Post-election audits find no fraud in Arizona

Maricopa County Elections adjudicators check ballots at the Maricopa County Elections headquarters in Phoenix on November 9.
Maricopa County Elections adjudicators check ballots at the Maricopa County Elections headquarters in Phoenix on November 9. David Wallace/The Republic/USA Today Network

More than half of all counties in Arizona have conducted post-election audits and found either no discrepancies or microscopic issues that don’t affect the outcome, according to reports filed with the secretary of state’s office.

Audits in Arizona’s four largest counties, which comprised 86% of all votes for president in the state, turned up no evidence of the systematic voter fraud that President Trump has complained about. There were no irregularities found in Maricopa County, which is home to Phoenix. Officials in Pima County, home to Tucson, audited a random sample of 4,239 votes in the presidential race and only found a two-vote discrepancy.

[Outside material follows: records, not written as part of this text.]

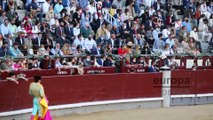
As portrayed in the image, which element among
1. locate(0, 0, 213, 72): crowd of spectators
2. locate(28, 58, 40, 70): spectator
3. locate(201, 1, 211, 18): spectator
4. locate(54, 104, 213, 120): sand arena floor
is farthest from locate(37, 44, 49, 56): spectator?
locate(201, 1, 211, 18): spectator

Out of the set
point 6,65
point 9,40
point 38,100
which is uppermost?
point 9,40

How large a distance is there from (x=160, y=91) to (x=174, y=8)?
7170mm

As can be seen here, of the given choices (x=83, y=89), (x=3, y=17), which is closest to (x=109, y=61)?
(x=83, y=89)

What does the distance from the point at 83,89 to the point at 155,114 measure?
2097mm

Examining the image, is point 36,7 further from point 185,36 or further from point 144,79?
point 185,36

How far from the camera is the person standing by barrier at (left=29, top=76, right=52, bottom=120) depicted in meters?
13.6

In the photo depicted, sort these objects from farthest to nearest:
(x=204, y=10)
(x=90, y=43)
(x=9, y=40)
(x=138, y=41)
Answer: (x=204, y=10), (x=138, y=41), (x=90, y=43), (x=9, y=40)

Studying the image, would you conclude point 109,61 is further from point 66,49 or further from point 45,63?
point 45,63

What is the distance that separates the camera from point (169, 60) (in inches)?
831

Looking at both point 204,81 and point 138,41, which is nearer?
point 204,81

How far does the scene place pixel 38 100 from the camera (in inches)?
541

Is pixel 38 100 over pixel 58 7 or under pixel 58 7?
under

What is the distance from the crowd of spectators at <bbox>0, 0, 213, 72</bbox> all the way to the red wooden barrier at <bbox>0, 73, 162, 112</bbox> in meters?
0.78

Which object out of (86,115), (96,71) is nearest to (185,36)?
(96,71)
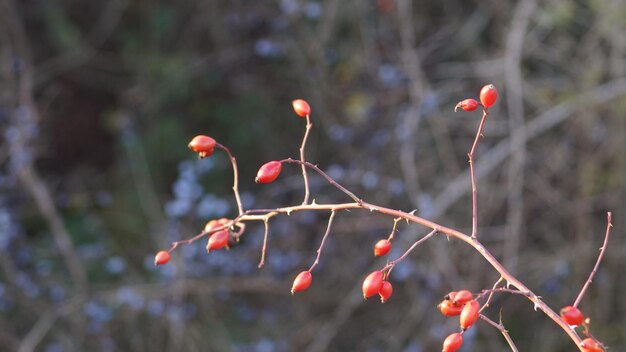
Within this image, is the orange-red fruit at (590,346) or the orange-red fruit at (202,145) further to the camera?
the orange-red fruit at (202,145)

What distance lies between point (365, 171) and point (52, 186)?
1.53 meters

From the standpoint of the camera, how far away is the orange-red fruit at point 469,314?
103cm

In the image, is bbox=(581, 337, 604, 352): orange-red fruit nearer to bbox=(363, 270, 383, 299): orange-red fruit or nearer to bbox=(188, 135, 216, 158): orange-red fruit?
bbox=(363, 270, 383, 299): orange-red fruit

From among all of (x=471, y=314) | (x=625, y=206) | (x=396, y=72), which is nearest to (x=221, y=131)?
(x=396, y=72)

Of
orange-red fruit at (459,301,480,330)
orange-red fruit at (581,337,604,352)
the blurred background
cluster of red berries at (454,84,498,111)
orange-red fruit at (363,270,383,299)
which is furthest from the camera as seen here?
the blurred background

Arizona currently has the closest margin between Trump and President-elect Joe Biden. Biden is ahead by 11,537 votes, or just 0.34% out of more than 3.3 million ballots cast statewide. There are under 25,000 ballots remaining to be counted, according to the secretary of state’s office. CNN has not yet projected a winner.

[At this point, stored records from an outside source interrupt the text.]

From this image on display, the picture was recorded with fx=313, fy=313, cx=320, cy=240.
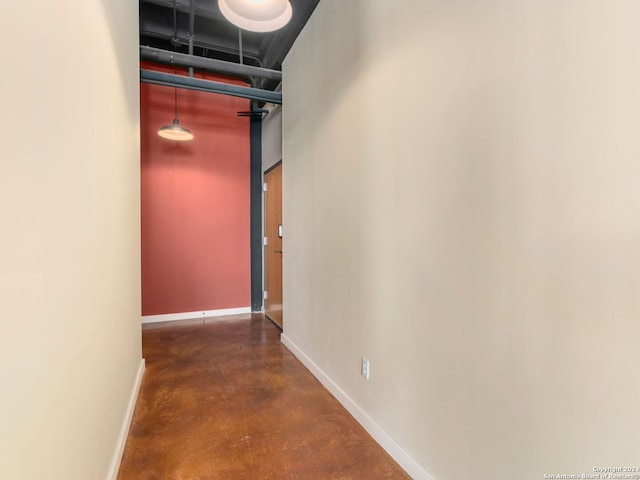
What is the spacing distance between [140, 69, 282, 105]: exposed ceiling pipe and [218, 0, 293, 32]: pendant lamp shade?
1.71 metres

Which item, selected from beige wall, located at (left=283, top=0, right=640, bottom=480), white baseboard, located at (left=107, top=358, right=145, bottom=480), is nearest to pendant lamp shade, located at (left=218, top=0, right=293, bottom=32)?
beige wall, located at (left=283, top=0, right=640, bottom=480)

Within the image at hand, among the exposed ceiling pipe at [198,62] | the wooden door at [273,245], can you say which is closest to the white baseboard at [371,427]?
the wooden door at [273,245]

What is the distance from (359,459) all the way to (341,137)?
204 cm

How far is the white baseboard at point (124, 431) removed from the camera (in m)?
1.57

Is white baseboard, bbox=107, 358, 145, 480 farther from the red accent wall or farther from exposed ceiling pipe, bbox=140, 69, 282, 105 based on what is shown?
exposed ceiling pipe, bbox=140, 69, 282, 105

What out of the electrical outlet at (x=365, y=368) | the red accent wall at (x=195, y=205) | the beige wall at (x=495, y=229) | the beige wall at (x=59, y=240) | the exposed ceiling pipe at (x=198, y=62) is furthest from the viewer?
the red accent wall at (x=195, y=205)

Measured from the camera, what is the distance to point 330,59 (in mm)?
2418

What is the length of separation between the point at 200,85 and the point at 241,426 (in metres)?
3.29

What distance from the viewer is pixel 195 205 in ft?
14.8

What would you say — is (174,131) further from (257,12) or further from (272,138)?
(257,12)

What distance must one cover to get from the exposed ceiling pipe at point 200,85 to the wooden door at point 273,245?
0.82 meters

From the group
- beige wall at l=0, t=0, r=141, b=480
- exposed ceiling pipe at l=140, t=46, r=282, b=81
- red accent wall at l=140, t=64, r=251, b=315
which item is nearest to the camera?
beige wall at l=0, t=0, r=141, b=480

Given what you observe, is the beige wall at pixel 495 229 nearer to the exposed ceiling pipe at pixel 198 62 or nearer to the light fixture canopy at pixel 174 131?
the exposed ceiling pipe at pixel 198 62

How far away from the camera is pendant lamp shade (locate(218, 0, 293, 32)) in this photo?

Earlier on Thursday, Trump tweeted, “From 200,000 votes to less than 10,000 votes. If we can audit the total votes cast, we will easily win Arizona also!” The numbers he cited were inaccurate – Biden’s lead in Arizona hasn’t dipped below 10,000.

Under state law, bipartisan audit boards routinely conduct hand-count audits of early ballots and Election Day ballots in all of Arizona’s 15 counties. The audits, which counties begin within 24 hours of the polls closing, must include five races, including the presidential race. By regulation, they have to count regular Election-Day ballots from at least two precincts or 2% of precincts, whichever is greater. The precincts are selected at random, by drawing.

Three GOP-leaning counties – Yuma, Gila and La Paz – didn’t conduct the audits because the local Republican Party chairs didn’t designate members to participate, election officials said. Their lack of involvement is surprising, considering Trump has been spreading baseless accusations of Republican poll-watchers being sidelined.